In Brain v Froude (1992) 61 SASR 65 the requirement to submit to a breath analysis was found to have been made unlawfully, because the relevant member of the police force did not have the belief required before a person could be required to submit to an alcotest or breath analysis. A question then arose as to the admissibility of the evidence of the result of a breath analysis. Cox J, with whom Mohr J agreed, considered a number of the decided cases. He concluded (at 73) that:

"... the failure of a police officer to comply in all respects with the provisions of sub-s(1) of section 47e, so that his requiring a driver to submit to a breath analysis is unlawful, does not render evidence of the result of a breath analysis inadmissible in a prosecution under section 47b of the Act. It will simply raise a question whether the evidence should be excluded, in the exercise of the court’s discretion, on the ground that it was unlawfully obtained."

He went on to say that the exercise of the "Bunning v Cross discretion" required a consideration of all of the relevant circumstances (at 73).  He made the point that unlawfulness did not necessarily connote inadmissibility.   He noted that in French v Scarman (supra) the failure of the police to comply with section 47f had "deprived the defendant of an important safeguard against the possibility of error".   He saw that as a significant factor in favour of the exercise of the discretion to exclude evidence.   Legoe J agreed in substance with Cox J.

EXERCISE: Please return everything in the passage on breath analysis evidence from "He went on to" down to "with Cox J.", copied word for word.

(Spatial grounding data)

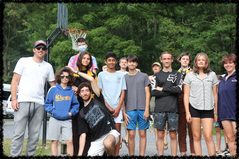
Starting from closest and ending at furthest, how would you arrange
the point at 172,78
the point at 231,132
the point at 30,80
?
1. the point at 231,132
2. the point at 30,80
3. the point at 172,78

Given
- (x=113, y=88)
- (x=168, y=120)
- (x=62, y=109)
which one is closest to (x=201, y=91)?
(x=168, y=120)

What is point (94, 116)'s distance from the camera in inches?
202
...
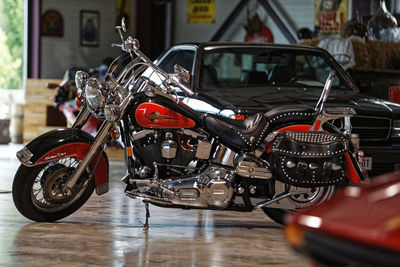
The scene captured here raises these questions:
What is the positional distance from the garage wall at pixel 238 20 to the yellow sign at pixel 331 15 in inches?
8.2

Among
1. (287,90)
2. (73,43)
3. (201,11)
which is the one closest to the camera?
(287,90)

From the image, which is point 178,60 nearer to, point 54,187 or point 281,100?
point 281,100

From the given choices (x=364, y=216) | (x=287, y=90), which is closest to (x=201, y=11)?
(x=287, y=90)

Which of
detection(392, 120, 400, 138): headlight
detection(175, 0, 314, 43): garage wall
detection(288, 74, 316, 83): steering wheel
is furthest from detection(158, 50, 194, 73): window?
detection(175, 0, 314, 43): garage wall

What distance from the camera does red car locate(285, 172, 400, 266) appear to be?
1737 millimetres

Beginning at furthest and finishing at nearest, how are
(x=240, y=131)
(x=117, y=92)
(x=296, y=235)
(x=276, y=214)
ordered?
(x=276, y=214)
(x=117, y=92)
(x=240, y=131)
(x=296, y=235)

SOLUTION TO THE PROBLEM:
He went on to say that the exercise of the "Bunning v Cross discretion" required a consideration of all of the relevant circumstances (at 73).  He made the point that unlawfulness did not necessarily connote inadmissibility.   He noted that in French v Scarman (supra) the failure of the police to comply with section 47f had "deprived the defendant of an important safeguard against the possibility of error".   He saw that as a significant factor in favour of the exercise of the discretion to exclude evidence.   Legoe J agreed in substance with Cox J.